One can safely say that creation comes easy to Zachary Richard. To wit, the fact that, in October 2011, the singer-songwriter launched Le fou, his 20th album, a fact that leaves him completely unfazed. “Ten, thirty or twenty thousand records, it doesn’t matter to me. What matters are the emotions they carry.” The man is clearly still very inspired, always on the lookout for words and sounds. As a matter of fact, when we interviewed him, Zachary Richard confessed he was gripped with a writing frenzy at the time. “I wrote to songs in two days. I wake up at night to write the melodies I hear in my dreams. Luckily for me, I’m disciplined enough to wake up and write them down when that happens.”
“I wrote to songs in two days. I wake up at night to write the melodies I hear in my dreams.
Yet, at the heart of this candid confession lies the very core of the creative process of this Louisianian, a process that is comprised of inspiration and hard work. He is diametrically opposed to the cliché of the artist hunched over his writing desk just as anybody with an office job would. He works by letting inspiration come as much from within as from what surrounds us. “The image I like to use to describe the way I work is that of a seal hunter who waits, harpoon in hand, near a breathing hole. But you have to get on the ice for that. It’s one thing to be on the lookout, but you also need to be in the right place. One of the ways you do this, as an artist, is to have your antennas out, to observe and to feel.”
The first demos for Le fou were recorded in Montreal in the small studio located a few floors down from the condo he shares with the love of his life, Claude Thomas. Zachary Richard has worked this way ever since Cap enragé. It all starts with his guitar and a bit of rhythmic information imparted, preferably, by a human and not a machine. There is a simple reason for this preference. The artist relies on spontaneity to explores a song’s shape. To do this, he relies on his precious creative partner, Nick Petrovski. From there, musicians from Québec and Louisiana are added to the project, old friends who Zachary Richard remains loyal to, as if they allowed the Acadian and American artist to feel anchored despite always being split between Québec and Louisiana. Among the members of this inner circle are drummer Justin Allard, bassist Sylvain Quesnel, guitarists Éric Sauviat and Nicolas Fiszman, as well as pianist David Torkanowsky. Yet, the moment Zachary Richard feels his recording session is slipping back into a comfort zone, he stops everything and hits the road. You see, even though he loves people, the man is a lone wolf who prefers communicating through his music.

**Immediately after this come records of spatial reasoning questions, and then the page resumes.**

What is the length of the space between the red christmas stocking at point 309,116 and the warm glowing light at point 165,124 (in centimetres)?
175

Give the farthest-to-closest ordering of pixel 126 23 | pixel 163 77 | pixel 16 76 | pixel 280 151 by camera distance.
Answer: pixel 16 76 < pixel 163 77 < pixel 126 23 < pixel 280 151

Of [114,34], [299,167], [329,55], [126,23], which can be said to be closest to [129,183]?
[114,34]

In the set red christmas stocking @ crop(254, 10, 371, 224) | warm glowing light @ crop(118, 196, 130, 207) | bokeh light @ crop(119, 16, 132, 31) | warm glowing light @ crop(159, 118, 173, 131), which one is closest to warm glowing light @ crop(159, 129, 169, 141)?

Le fou sees the man getting back to his Louisianian roots, which is felt as much in the lyrics as in the melodies. Zachary Richard believes in commitment whether in life or in music. Born in the U.S., he decided to embrace his roots and the diversity if his identity after discovering the melodeon, or diatonic button accordion, in the 70s. Since then, his love of everything Cajun and French, the language of grand-parents, has never stopped growing. He acquired a place in Montreal in 1998 and started using French only in his personal log. To him, the stake is unmistakable: managing to preserve the exotic aspect of Louisianian speak while using a near-perfect yet regionalist French that remains as universally understandable as possible. “Speaking French in North America is defiant, hard-headed. Sometimes, I wonder what I’m doing, because I could have had a very successful career in English… But to me, French is a treasure trove. I take comfort in the fact of going against the grain and resisting the forces of assimilation to preserve the world’s diversity.”

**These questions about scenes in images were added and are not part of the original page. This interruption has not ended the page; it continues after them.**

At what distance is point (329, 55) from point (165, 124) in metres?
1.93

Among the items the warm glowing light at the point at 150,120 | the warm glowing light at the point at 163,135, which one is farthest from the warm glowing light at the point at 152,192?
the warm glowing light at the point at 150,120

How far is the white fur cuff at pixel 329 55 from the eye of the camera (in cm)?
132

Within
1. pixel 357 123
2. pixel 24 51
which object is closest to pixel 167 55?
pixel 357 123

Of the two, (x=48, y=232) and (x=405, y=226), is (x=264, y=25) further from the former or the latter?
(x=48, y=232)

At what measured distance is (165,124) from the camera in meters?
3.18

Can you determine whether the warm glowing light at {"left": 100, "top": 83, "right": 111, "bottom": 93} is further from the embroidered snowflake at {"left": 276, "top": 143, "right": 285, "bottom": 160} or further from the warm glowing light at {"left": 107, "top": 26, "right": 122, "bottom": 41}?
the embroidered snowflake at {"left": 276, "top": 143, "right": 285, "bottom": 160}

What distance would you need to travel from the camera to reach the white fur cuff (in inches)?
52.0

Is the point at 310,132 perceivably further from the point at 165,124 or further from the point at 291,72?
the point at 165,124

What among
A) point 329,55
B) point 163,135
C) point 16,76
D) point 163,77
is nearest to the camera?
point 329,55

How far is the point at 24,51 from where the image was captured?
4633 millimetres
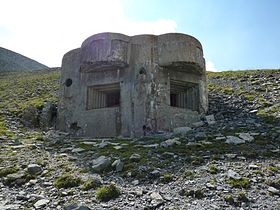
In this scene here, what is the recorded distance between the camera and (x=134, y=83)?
53.7ft

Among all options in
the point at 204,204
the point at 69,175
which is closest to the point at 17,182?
the point at 69,175

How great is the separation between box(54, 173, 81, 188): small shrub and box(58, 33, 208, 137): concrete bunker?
6730mm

Despite this bias, to Richard commitment does not mean protesting or propagandizing. He prefers the roads of the heart, going back to the simple things that make one want to write a song in the first place. The song entitled “Le fou” is the perfect example of this. “I never put a song to the service of a cause. Les fous de Bassan is obviously a pro-green song that I’m proud to sing, but the inspiration is not to write a song to save the Earth. I was simply moved to tears to see a magnificent bird sullied in the most ignominious way, no longer able to fly because its wings were covered in oil. That’s the emotion at the root of the song, not the cause, which is something that is intellectual. It’s the heart that matters the most to me.”